*DATA UNDER STUDY:*

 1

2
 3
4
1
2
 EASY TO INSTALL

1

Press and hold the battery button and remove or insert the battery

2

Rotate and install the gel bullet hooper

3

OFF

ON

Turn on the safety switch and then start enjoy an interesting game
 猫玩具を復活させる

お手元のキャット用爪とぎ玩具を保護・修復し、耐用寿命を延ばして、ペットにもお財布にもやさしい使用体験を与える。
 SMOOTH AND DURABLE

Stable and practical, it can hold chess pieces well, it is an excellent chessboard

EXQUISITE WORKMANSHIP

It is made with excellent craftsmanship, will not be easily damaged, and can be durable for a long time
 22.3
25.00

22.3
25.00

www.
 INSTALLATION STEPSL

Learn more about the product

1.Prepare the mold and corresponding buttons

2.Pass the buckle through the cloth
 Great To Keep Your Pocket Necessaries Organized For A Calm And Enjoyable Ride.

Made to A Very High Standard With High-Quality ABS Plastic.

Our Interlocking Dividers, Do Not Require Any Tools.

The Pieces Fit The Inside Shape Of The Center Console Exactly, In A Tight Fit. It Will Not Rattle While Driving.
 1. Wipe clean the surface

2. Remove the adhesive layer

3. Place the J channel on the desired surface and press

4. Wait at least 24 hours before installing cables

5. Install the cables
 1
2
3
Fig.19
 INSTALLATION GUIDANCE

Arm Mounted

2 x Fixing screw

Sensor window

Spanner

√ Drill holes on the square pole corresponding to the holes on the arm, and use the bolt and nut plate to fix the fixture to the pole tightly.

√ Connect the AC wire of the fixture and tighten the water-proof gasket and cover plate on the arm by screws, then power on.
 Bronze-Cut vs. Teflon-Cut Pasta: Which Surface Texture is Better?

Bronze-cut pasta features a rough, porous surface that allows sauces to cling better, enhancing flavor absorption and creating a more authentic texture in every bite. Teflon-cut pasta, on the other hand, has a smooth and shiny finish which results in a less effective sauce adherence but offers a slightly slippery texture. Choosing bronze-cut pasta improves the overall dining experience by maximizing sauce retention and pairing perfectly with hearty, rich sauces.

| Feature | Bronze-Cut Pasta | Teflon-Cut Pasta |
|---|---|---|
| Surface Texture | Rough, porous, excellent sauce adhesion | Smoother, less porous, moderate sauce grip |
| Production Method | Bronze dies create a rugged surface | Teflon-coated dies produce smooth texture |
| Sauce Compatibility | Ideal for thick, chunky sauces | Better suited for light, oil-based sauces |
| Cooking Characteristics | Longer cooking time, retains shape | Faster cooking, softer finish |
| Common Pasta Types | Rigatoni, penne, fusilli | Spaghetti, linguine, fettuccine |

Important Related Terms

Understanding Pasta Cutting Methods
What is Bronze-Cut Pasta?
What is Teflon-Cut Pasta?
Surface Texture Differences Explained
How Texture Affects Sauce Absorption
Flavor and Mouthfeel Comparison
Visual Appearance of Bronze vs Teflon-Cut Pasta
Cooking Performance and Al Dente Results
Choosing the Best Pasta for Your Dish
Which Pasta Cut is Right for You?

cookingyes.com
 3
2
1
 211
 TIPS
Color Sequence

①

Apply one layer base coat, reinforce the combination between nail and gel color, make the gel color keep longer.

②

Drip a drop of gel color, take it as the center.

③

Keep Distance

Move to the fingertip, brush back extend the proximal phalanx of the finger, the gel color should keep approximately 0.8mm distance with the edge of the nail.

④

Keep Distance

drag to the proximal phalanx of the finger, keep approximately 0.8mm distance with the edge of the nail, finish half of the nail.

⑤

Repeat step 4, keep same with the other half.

*TASK DIRECTIONS:* All that belongs in the answer is the lines from the start of the entries above through the line containing "Arm Mounted", each given exactly.

*ANSWER TO THIS TASK:*
 1

2
 3
4
1
2
 EASY TO INSTALL

1

Press and hold the battery button and remove or insert the battery

2

Rotate and install the gel bullet hooper

3

OFF

ON

Turn on the safety switch and then start enjoy an interesting game
 猫玩具を復活させる

お手元のキャット用爪とぎ玩具を保護・修復し、耐用寿命を延ばして、ペットにもお財布にもやさしい使用体験を与える。
 SMOOTH AND DURABLE

Stable and practical, it can hold chess pieces well, it is an excellent chessboard

EXQUISITE WORKMANSHIP

It is made with excellent craftsmanship, will not be easily damaged, and can be durable for a long time
 22.3
25.00

22.3
25.00

www.
 INSTALLATION STEPSL

Learn more about the product

1.Prepare the mold and corresponding buttons

2.Pass the buckle through the cloth
 Great To Keep Your Pocket Necessaries Organized For A Calm And Enjoyable Ride.

Made to A Very High Standard With High-Quality ABS Plastic.

Our Interlocking Dividers, Do Not Require Any Tools.

The Pieces Fit The Inside Shape Of The Center Console Exactly, In A Tight Fit. It Will Not Rattle While Driving.
 1. Wipe clean the surface

2. Remove the adhesive layer

3. Place the J channel on the desired surface and press

4. Wait at least 24 hours before installing cables

5. Install the cables
 1
2
3
Fig.19
 INSTALLATION GUIDANCE

Arm Mounted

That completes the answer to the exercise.